START PAGE TEXT

Manitoba

Lawyer at Phoenix Sinclair inquiry found in conflict

A Winnipeg law firm could be on the hook for costs associated with the latest delay in the Phoenix Sinclair inquiry.

Inquiry commissioner considers billing law firm for cost of delay

Lawyer Kris Saxberg was found in conflict after commissioner Ted Hughes raised concerns over the number of clients he was representing at the Phoenix Sinclair Inquiry. CBC's Katie Nicholson reports. 2:10

A Winnipeg law firm could be on the hook for costs associated with the latest delay in the Phoenix Sinclair inquiry.

The inquiry was put back on hold Tuesday morning after commissioner Ted Hughes ruled on lawyer Kris Saxberg's conflict of interest.

Saxberg has been representing twelve clients at the inquiry, including regional child-welfare authorities as well as some supervisors and managers — clients who could be at odds with one another.

Hughes recently asked the Law Society of Manitoba for an opinion and the society determined there were three instances of conflict of interest.

Last week, after the matter was first raised, Saxberg informed the inquiry that some of his clients will be getting new lawyers.

On Tuesday morning, Hughes blamed Saxberg and his law firm, D'Arcy Deacon, for not taking a good look at the client load to determine possible conflicts.

"The conflict of interest that has occurred here was created by Mr. Saxberg," Hughes said told the inquiry.

Kris Saxberg’s clients


General CFS Authority

Northern Manitoba CFS Authority

Southern CFS Authority

All Nations Coordinated Response Network

Roberta Dick, child protection worker

Diva Faria and Diana Verrier, supervisors with Winnipeg CFS

Della Fines, social worker with Winnipeg CFS

Dan Berg and Rob Wilson, assistant program managers with Winnipeg CFS

Trudy Carpenter, administrative support worker with Winnipeg CFS

Jan Christianson Wood, former chief medical examiner

 

He noted that all inquiry counsel were sent letters a year ago to take "a long hard look" at their client lists to ensure this type of situation would be avoided.

"If Mr. Saxberg and those associated with him at D’Arcy Deacon had taken the ‘long hard look’ recommended by commission counsel, they would not have faced this difficulty, which has plagued the commission over recent weeks," said Hughes in his 45-minute ruling.

In a phone interview on Tuesday, Saxberg told CBC he doesn’t believe there is a conflict of interest.

Regardless, new lawyers have been arranged for some of Saxberg’s clients and that will further drive up the cost of an inquiry that has already cost the province more than $6 million.

Hughes said Saxberg created the conflict by taking so many retainers, and the inquiry will consider billing the law firm for costs arising from the conflict and its delays.

END PAGE TEXT
START GIVEN RECORDS

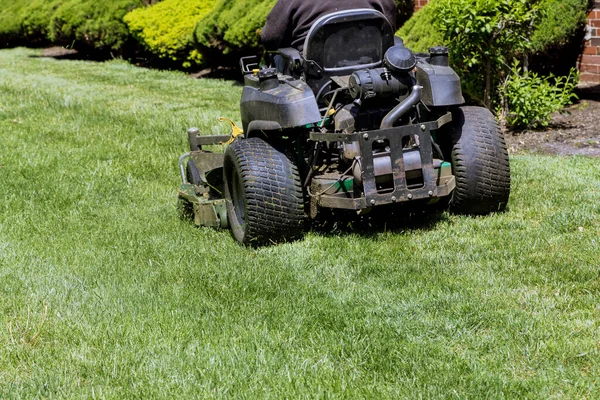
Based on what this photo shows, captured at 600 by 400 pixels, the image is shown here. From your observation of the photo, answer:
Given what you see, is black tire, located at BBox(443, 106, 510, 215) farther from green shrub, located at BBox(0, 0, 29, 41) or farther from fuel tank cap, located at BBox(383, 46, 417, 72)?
green shrub, located at BBox(0, 0, 29, 41)

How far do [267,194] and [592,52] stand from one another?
5.69 metres

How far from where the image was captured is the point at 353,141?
495 cm

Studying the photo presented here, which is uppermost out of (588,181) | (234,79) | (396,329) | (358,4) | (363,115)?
(358,4)

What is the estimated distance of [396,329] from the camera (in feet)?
12.8

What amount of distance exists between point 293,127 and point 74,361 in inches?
80.0

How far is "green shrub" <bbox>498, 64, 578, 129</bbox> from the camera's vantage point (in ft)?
26.0

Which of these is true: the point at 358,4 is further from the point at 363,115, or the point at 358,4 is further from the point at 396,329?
the point at 396,329

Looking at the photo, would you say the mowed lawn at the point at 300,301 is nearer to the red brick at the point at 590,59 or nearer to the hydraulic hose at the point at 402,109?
the hydraulic hose at the point at 402,109

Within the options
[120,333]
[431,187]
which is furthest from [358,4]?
[120,333]

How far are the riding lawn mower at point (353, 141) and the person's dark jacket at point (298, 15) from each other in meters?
0.17

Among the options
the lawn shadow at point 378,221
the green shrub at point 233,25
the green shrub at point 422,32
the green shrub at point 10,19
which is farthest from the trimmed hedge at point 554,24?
the green shrub at point 10,19

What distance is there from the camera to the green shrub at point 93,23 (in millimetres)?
17094

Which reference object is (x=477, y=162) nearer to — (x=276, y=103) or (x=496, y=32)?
(x=276, y=103)

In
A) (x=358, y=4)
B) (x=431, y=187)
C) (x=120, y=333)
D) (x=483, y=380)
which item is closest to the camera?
(x=483, y=380)
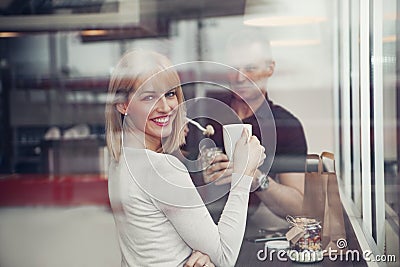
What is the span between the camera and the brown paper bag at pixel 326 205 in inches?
55.1

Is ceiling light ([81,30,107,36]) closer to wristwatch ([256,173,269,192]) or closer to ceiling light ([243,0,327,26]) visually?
ceiling light ([243,0,327,26])

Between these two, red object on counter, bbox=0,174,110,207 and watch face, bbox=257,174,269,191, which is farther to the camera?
red object on counter, bbox=0,174,110,207

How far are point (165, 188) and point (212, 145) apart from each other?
0.13 meters

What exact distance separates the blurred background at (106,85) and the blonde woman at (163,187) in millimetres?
69

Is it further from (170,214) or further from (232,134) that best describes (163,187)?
(232,134)

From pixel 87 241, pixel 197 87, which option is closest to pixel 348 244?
pixel 197 87

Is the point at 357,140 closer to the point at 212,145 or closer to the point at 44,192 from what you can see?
the point at 212,145

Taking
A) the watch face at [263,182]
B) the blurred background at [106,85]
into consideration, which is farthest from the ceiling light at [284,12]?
the watch face at [263,182]

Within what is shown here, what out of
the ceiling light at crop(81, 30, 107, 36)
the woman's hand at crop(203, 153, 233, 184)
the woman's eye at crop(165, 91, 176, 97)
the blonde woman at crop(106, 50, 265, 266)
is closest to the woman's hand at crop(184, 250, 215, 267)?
the blonde woman at crop(106, 50, 265, 266)

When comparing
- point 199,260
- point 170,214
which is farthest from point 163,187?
point 199,260

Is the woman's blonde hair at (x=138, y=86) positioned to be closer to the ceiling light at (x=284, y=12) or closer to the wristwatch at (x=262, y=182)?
the wristwatch at (x=262, y=182)

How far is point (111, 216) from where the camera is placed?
1.47m

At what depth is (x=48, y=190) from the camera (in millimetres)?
1810

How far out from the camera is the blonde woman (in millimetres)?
1359
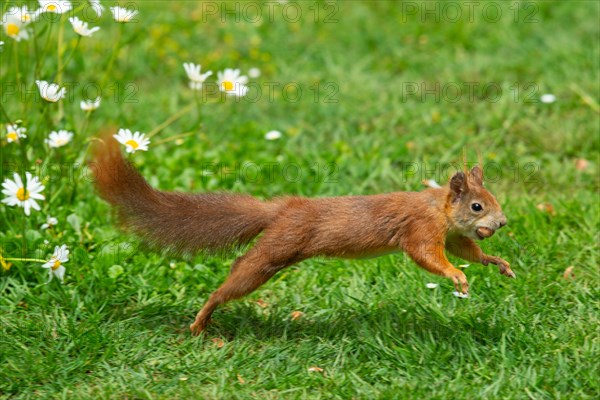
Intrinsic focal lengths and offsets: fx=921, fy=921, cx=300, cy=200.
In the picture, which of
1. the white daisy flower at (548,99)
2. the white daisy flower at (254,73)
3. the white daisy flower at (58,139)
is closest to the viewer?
the white daisy flower at (58,139)

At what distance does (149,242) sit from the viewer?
4.28 meters

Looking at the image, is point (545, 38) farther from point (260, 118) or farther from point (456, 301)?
point (456, 301)

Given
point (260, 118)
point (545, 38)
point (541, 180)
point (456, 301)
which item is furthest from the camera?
point (545, 38)

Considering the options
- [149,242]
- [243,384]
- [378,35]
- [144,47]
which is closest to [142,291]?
[149,242]

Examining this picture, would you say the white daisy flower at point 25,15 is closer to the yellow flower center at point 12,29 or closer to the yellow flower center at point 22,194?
the yellow flower center at point 12,29

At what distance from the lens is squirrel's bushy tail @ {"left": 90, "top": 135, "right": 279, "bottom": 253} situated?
419 cm

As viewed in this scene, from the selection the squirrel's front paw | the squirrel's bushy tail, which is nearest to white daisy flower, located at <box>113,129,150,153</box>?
the squirrel's bushy tail

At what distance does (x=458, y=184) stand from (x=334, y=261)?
1.11 meters

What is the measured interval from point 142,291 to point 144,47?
3.54m

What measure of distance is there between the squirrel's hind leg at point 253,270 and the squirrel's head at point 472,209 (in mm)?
749

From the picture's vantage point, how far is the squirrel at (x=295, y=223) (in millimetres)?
3977

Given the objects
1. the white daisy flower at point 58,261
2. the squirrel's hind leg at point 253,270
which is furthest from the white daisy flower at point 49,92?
the squirrel's hind leg at point 253,270

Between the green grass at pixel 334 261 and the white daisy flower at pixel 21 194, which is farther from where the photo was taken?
the white daisy flower at pixel 21 194

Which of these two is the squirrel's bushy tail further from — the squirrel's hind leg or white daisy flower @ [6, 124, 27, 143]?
white daisy flower @ [6, 124, 27, 143]
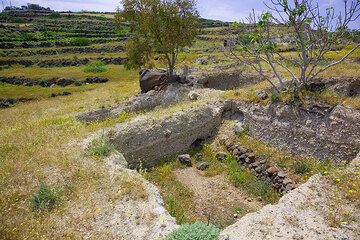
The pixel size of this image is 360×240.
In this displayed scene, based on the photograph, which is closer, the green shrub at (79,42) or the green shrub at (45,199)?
the green shrub at (45,199)

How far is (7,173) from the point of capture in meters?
12.6

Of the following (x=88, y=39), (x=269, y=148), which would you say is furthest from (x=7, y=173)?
(x=88, y=39)

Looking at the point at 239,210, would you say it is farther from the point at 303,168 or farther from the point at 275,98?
the point at 275,98

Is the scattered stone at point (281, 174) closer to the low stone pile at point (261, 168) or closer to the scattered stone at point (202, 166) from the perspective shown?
the low stone pile at point (261, 168)

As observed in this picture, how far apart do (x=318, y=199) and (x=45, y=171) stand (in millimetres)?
11026

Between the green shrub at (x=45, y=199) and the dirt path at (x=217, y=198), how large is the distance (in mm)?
6049

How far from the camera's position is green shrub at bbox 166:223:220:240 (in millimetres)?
8344

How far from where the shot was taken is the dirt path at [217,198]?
1337 centimetres

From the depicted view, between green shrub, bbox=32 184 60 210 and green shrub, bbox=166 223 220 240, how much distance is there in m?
4.92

END GIVEN RECORDS

> **WHAT THIS TASK INVOLVES**
Copy the news article starting at the words "Lawyer Kris Saxberg was" and ending after "delay in the Phoenix Sinclair inquiry.", substituting "legal firm" for "law firm". The listing has no connection to the news article.

> **OUTPUT BELOW**
Lawyer Kris Saxberg was found in conflict after commissioner Ted Hughes raised concerns over the number of clients he was representing at the Phoenix Sinclair Inquiry. CBC's Katie Nicholson reports. 2:10

A Winnipeg legal firm could be on the hook for costs associated with the latest delay in the Phoenix Sinclair inquiry.